Connect to NVIDIA VMI and set up

Navigate the console and go to VM Instance. Look for the VM you created called nvidia-ngc-test, select the name and in the VM setting select SSH

Inside the VM if you are prompted to install drivers type Y to install the NVIDIA drivers

Exit out of the SSH session and login again to run docker commands without using sudo.

Run NVIDIA pytorch container

docker run --gpus all --rm -it -p 80:80 \
    --shm-size=1g --ulimit memlock=-1 \
    --name=nvidia-ai \
    nvcr.io/nvidia/pytorch:23.06-py3 \
    jupyter lab --allow-root --ip='*' --port=80

In the VM window it will first download the images and then deploy. When completed you will see the token, copy it to somewhere. It will look like this ?token=

Connect to pytorch via public ip

Since you launched the container you can connect to if from your browser to get the gui.

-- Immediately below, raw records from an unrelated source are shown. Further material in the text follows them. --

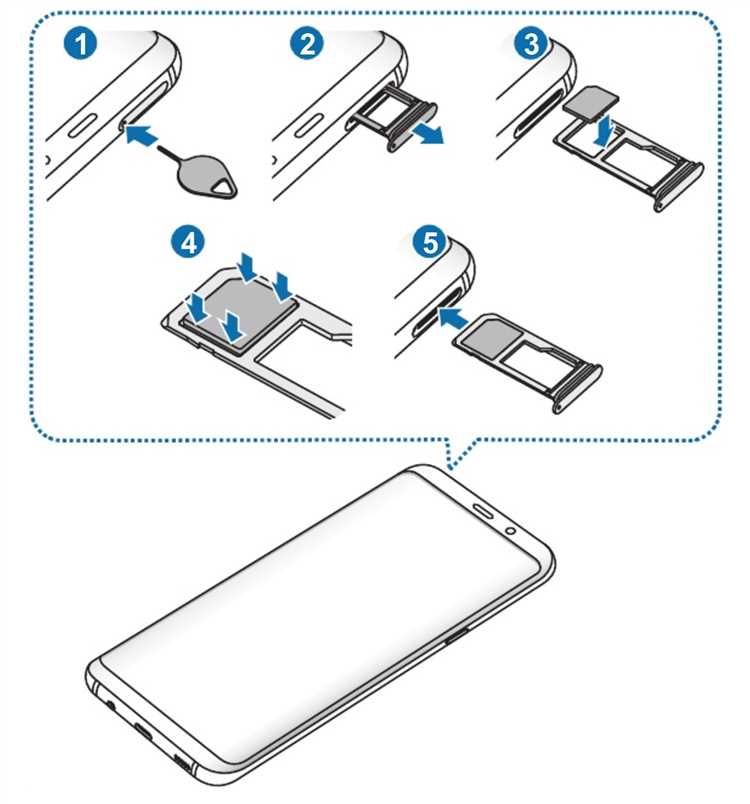 1
2
3
4
5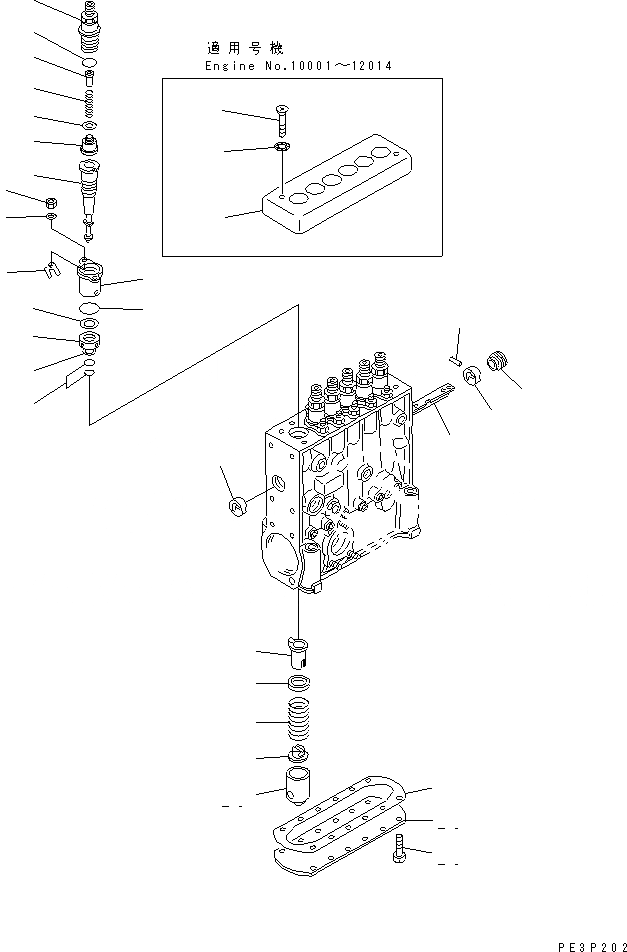 適用号機
Engine No.10001～12014

PE3P202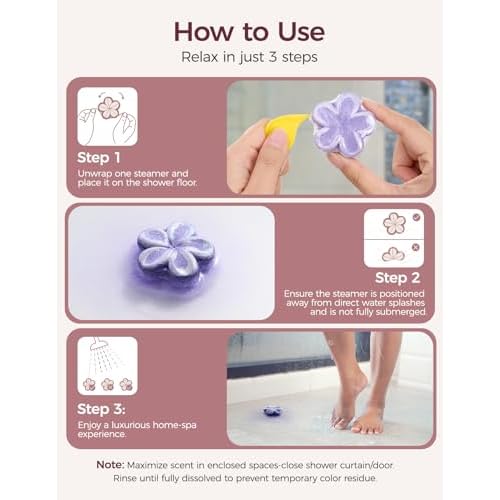 How to Use

Relax in just 3 steps

Step 1

Unwrap one steamer and place it on the shower floor.

Step 2

Ensure the steamer is positioned away from direct water splashes and is not fully submerged.

Step 3:

Enjoy a luxurious home-spa experience.

Note: Maximize scent in enclosed spaces-close shower curtain/door. Rinse until fully dissolved to prevent temporary color residue.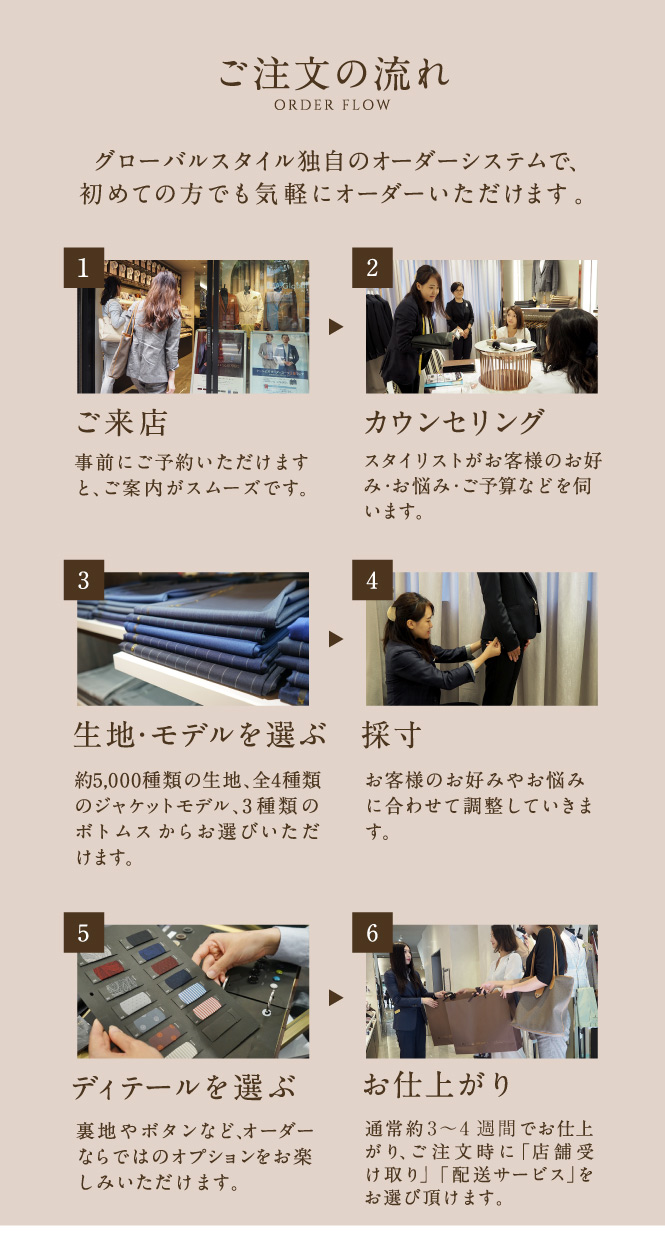 ご注文の流れ
ORDER FLOW

グローバルスタイル独自のオーダーシステムで、初めての方でも気軽にオーダーいただけます。

1
ご来店
事前にご予約いただけますと、ご案内がスムーズです。

2
カウンセリング
スタイリストがお客様のお好み・お悩み・ご予算などを伺います。

3
生地・モデルを選ぶ
約5,000種類の生地、全4種類のジャケットモデル、3種類のボトムスからお選びいただけます。

4
採寸
お客様のお好みやお悩みに合わせて調整していきます。

5
ディテールを選ぶ
裏地やボタンなど、オーダーならではのオプションをお楽しみいただけます。

6
お仕上がり
通常約3～4週間でお仕上がり、ご注文時に「店舗受け取り」「配送サービス」をお選び頂けます。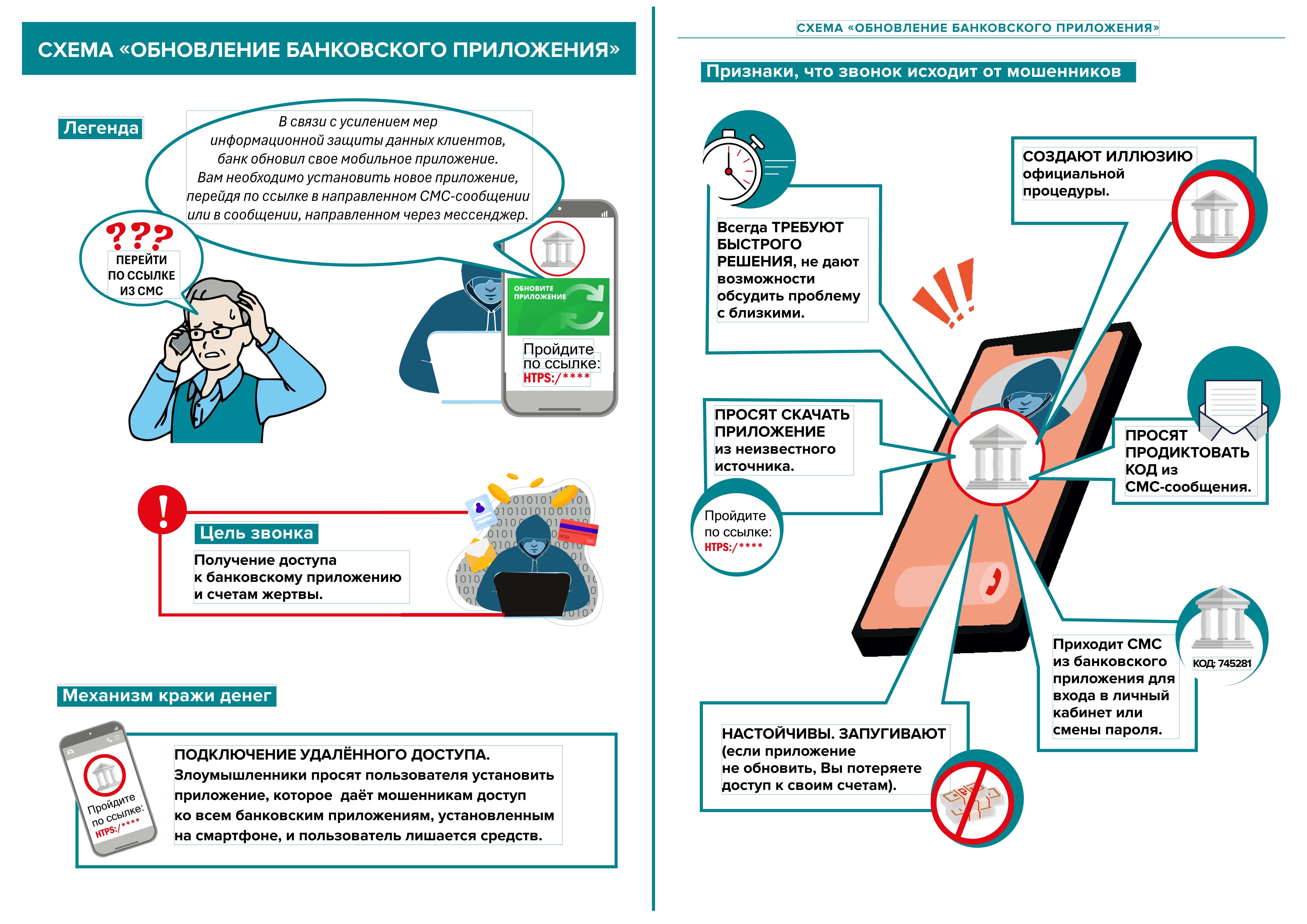 СХЕМА «ОБНОВЛЕНИЕ БАНКОВСКОГО ПРИЛОЖЕНИЯ»

Легенда

В связи с усилением мер информационной защиты данных клиентов, банк обновил свое мобильное приложение. Вам необходимо установить новое приложение, перейдя по ссылке в направленном СМС-сообщении или в сообщении, направленном через мессенджер.

???
ПЕРЕЙТИ ПО ССЫЛКЕ ИЗ СМС

ОБНОВИТЕ ПРИЛОЖЕНИЕ

Пройдите по ссылке:
HTPS:/****

Цель звонка

Получение доступа к банковскому приложению и счетам жертвы.

Механизм кражи денег

Пройдите по ссылке:
HTPS:/****

ПОДКЛЮЧЕНИЕ УДАЛЁННОГО ДОСТУПА.
Злоумышленники просят пользователя установить приложение, которое даёт мошенникам доступ ко всем банковским приложениям, установленным на смартфоне, и пользователь лишается средств.

СХЕМА «ОБНОВЛЕНИЕ БАНКОВСКОГО ПРИЛОЖЕНИЯ»

Признаки, что звонок исходит от мошенников

Всегда ТРЕБУЮТ БЫСТРОГО РЕШЕНИЯ, не дают возможности обсудить проблему с близкими.

СОЗДАЮТ ИЛЛЮЗИЮ официальной процедуры.

ПРОСЯТ СКАЧАТЬ ПРИЛОЖЕНИЕ из неизвестного источника.

Пройдите по ссылке:
HTPS:/****

ПРОСЯТ ПРОДИКТОВАТЬ КОД из СМС-сообщения.

Приходит СМС из банковского приложения для входа в личный кабинет или смены пароля.

КОД: 745281

НАСТОЙЧИВЫ. ЗАПУГИВАЮТ (если приложение не обновить, Вы потеряете доступ к своим счетам).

For this stage you will need the load balancer IP you created and the token value you copied

The syntax will be http://public-lb-ip-address/?token=

Get load balancer IP

gcloud compute addresses describe nvidia-lb-ip --format="get(address)" \
--global

In your browser type http//ip/?token
Example http://1.2.4.5/?token=abcde12345

You should see the following.

From here you can run use pytorch to run your training model on your NVIDIA VMI in Google Cloud.

Read more about:
NVIDIA GDS catalogue.- https://www.nvidia.com/en-us/gpu-cloud/
Deployment guide — https://docs.nvidia.com/ngc/ngc-deploy-public-cloud/ngc-gcp/index.html

Video:

rough cut video demo

Clean up

Delete all created elements and go to deployments and delete the deployment of the NVIDIA VMI.
Elements to delete
- Load balancer
-Backend, Frontend, health check
- Cloud NAT, Cloud Router
- Unmanaged instance group
- Deployment
- You can also delete the VPC

I’ll be in touch